Patent Grant
11424416
The present invention relates to the field of display technologies, and in particular, to a thermally activated delayed fluorescent (TADF) material, a method for preparing the same, and an electroluminescent device.
It is known that organic light-emitting diodes (OLEDs) have attracted attention from many researchers, due to their huge application prospects and advantages, such as self-illumination without the need for a backlight, high luminous efficiency, wide viewing angles, fast response speed, a large temperature adaptation range, relatively simple production and processing techniques, low driving voltage, low energy consumption, lightness, thinness, flexibility, and so on.

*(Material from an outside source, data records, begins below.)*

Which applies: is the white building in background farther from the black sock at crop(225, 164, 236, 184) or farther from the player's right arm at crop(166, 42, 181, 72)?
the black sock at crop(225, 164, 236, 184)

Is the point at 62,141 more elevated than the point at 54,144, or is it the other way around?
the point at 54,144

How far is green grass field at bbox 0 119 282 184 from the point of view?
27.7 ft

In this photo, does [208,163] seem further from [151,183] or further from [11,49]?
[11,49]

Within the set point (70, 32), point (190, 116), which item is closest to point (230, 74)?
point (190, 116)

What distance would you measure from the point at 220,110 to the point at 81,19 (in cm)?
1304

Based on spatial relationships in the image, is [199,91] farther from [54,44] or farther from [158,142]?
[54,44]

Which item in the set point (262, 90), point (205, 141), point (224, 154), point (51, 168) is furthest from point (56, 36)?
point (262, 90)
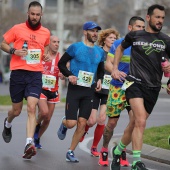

A conventional OLED display device generally includes a substrate, an anode disposed on the substrate, an organic light-emitting layer disposed on the anode, an electron transport layer disposed on the organic light-emitting layer, and a cathode disposed on the electron transport layer. During operation, holes from the anode and electrons from the cathode are emitted to the organic light-emitting layer, and these electrons and holes are combined to generate an excited electron-hole pairs, and the excited electron-hole pairs are converted from an excited state to a ground state to achieve light emitting.
In OLEDs, a dominant luminescent guest material is critical. Guest luminescent materials for early OLEDs are fluorescent materials. Because the ratio of excitons in a singlet energy state and excitons in a triplet energy state in the OLED is 1:3, the theoretical internal quantum efficiency (IQE) of fluorescent-based OLEDs can merely reach 25%, thus considerably limiting the application of fluorescent electroluminescent devices. Heavy metal complex phosphorescent materials can achieve 100% IQE by using the excitons in the singlet energy state and the excitons in the triplet energy state due to a spin-orbit coupling of heavy atoms. However, heavy metals commonly employed are precious metals, such as Ir, Pt, and the like, and the heavy metal complex phosphorescent materials have yet to be developed in fields of blue light materials.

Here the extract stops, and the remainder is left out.